Structured screening programmes have been shown to improve early detection and lead to more favourable tumour characteristics in high-risk individuals, shifting attention toward optimizing methods and efficiency. Digital techniques such as mole mapping and total body photography have already demonstrated value by increasing surveillance sensitivity while limiting unnecessary excisions. The next focus is on risk prediction models, which aim to enhance efficiency further by lowering the number needed to screen through risk-adapted strategies. These represent a promising tool for improving the efficiency of melanoma detection at the population level. The underlying principle is to target individuals at greatest risk with skin examinations, while minimizing low-yield screening among those at lower risk. To date, more than 40 predictive models for individual melanoma risk have been developed. A recent Australian risk prediction model (MP16) indicated that targeting the top 40% of the population by predicted risk would capture 74% of invasive melanoma cases (NNS = 32). Expanding to the top 50% increased case capture to 82%, with an NNS of 36. Decision curve analysis demonstrated a net benefit compared with universal or no screening [29]. The model was developed within the QSkin cohort and is based on 16 predictors. These include age (with a quadratic term), sex, and an age-by-sex interaction term, as well as ancestry (European vs. other), nevus density, freckling density, hair colour, tanning ability, number of adult sunburns, family history of melanoma, prior cancer, previous skin cancer excisions, history of treated actinic keratoses, smoking status, and height. Compared with other risk stratification models, the MP16 model offers superior accuracy and reduced bias by integrating more risk factors and robust validation in a large, population-based cohort.

5. Conclusions

In conclusion, this retrospective cohort study demonstrates that dermatological screening within two years prior to melanoma diagnosis is associated with thinner tumours and a higher proportion of in situ diagnoses.

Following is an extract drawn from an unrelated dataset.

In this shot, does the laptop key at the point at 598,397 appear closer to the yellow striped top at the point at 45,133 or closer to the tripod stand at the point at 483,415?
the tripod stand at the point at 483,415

While increasing screening frequency beyond regular intervals did not yield additional benefit in the overall cohort and screening was not shown to be effective in low-risk patients, high-risk patients showed a progressive reduction in Breslow thickness with more frequent follow-up visits. Furthermore, digital mole mapping proved superior to dermoscopy in detecting thinner invasive melanomas, even after excluding first-visit cases, and this advantage was particularly evident in high-risk patients, underlining its specific value in longitudinal monitoring of individuals at increased risk. These findings support a risk-adapted approach in which surveillance and advanced diagnostic modalities are concentrated on high-risk patients, while lower-risk individuals may be adequately managed with less resource-intensive strategies. Future prospective studies are needed to validate these observations and further optimize personalized melanoma screening algorithms.

Author Contributions

Conceptualization, K.W., A.P., C.O.C. and V.D.M.; Data curation, A.P., J.B. and H.N.; Formal analysis, A.P., J.B. and H.N.; Investigation, A.P.; Methodology, K.W., A.P., J.B., N.V.D. and V.D.M.; Project administration, V.D.M.; Software, H.N.; Supervision, C.O.C., M.S., J.M.W., H.N. and V.D.M.; Visualization, K.W.; Writing—original draft, K.W.; Writing—review and editing, A.P., J.B., N.V.D., E.V.E., C.O.C. and V.D.M. All authors have read and agreed to the published version of the manuscript.

Funding

This research received no external funding.

Institutional Review Board Statement

The study was conducted in accordance with the Declaration of Helsinki and approved by the Ethics Committee of Erasme Hospital (reference: P2024/512—9 January 2025).

Informed Consent Statement

Patient informed consent was waived due to the retrospective nature of the study and the use of existing medical records, in accordance with Ethics Committee requirements.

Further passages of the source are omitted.